Authors have identified two types of cells, one is D14⁺CD1c⁺ monocyte-derived dendritic cells（CD14⁺CD1c⁺MDDC, and the other is　Langerin-expressing dendritic cells 2（Langerin⁺ cDC2). Langerin is a C-type lectin which is selectively expressed on langerhans cells (LC), a subset of dendritic cells distributing in dermis and mucosa. The binding specificity of langerin is known to be high mannose and galactose with sulfated 6th site. Furthermore, it was found that HIV infection was correlated with Siglec-1 expression on CD14⁺ MDDC. In this way, these cells bind HIV and mediate efficient HIV uptake, and transfer to CD4⁺ T cells.

From a view point of glycan and lectin, it is so important to understand the relationship between C-type lectins on host cells and HIV gp120 glycoproteins.

A group from University of Liverpool has reported results of random forests model (one of machine learning methods) to predict the animal host of SARS-CoV-2.
https://journals.plos.org/plospathogens/article?id=10.1371/journal.ppat.1009149

A figure below shows stacked bar plots of predicted probabilities of each host category for coronavirus RNA sequences, assuming bird, camelid, carnivore, human, rodent, swine, yangochiroptera, and yinpterochiroptera as potential hosts. It is clearly shown that MARS-CoV has camelid host, SARS-CoV has carnivore host, and SARS-CoV2 seems to have a bat host (suborder Yinpterochiroptera). While the random forests model supports bats as the ultimate origin of SARS-CoV-2, the involvement of intermediate hosts remains unclear.
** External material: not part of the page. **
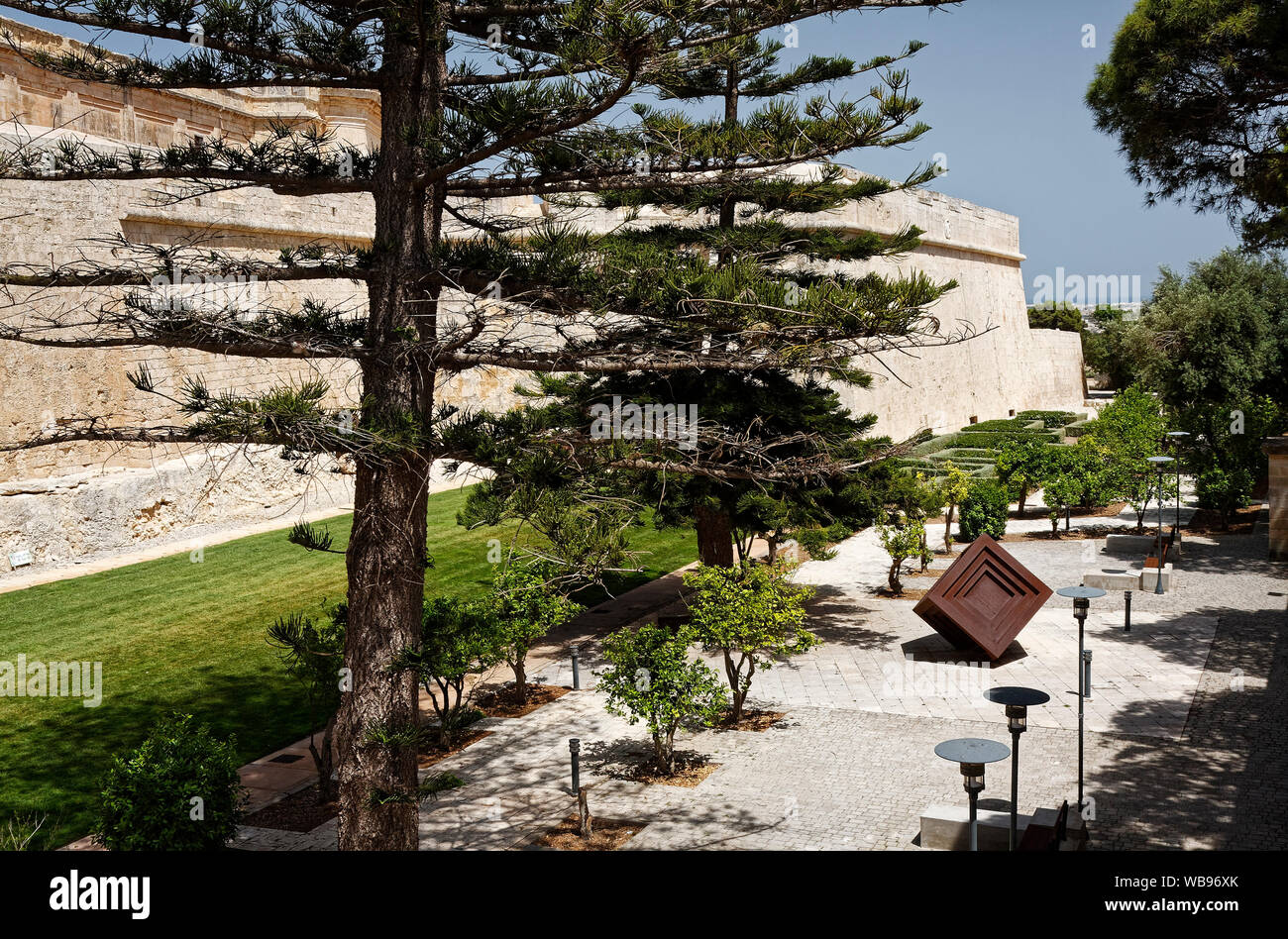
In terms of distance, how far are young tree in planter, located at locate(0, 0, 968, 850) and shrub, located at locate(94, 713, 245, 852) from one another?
0.99 meters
A group from Rowan University, Stratford, USA, etc. has suggested that Maackia amurensis lectin (MAL, MAA, MASL as abbreviated names) could be effctive in inhibiting SARS-CoV-2 infection.
https://www.ncbi.nlm.nih.gov/pmc/articles/PMC8019238/

Oral squamous cells were used as a model cell in this study. Transcriptome analysis was done to investigate effects of MAL onto ACE2, ADAM17, Furin, and Glycosyltransferases (GalNAc-T, ST6GalNAc-1, and ST6GalNAc-2）.
Interestingly, it was shown that those decreased in a MAL dose dependent manner. For instance, at a dose of 1925nM of MAL, ACE2 mRNA level decreased by 60％, ADAM17 by 40％, and ST6GalNAc-1 by 60%. As a result of these events, MAL decreases inflammatory signaling events that would otherwise lead to activation of the IL6 amplifier implicated in COVID-19 induced ARDS

MAL is known to have binding specificity to α2-3Sia.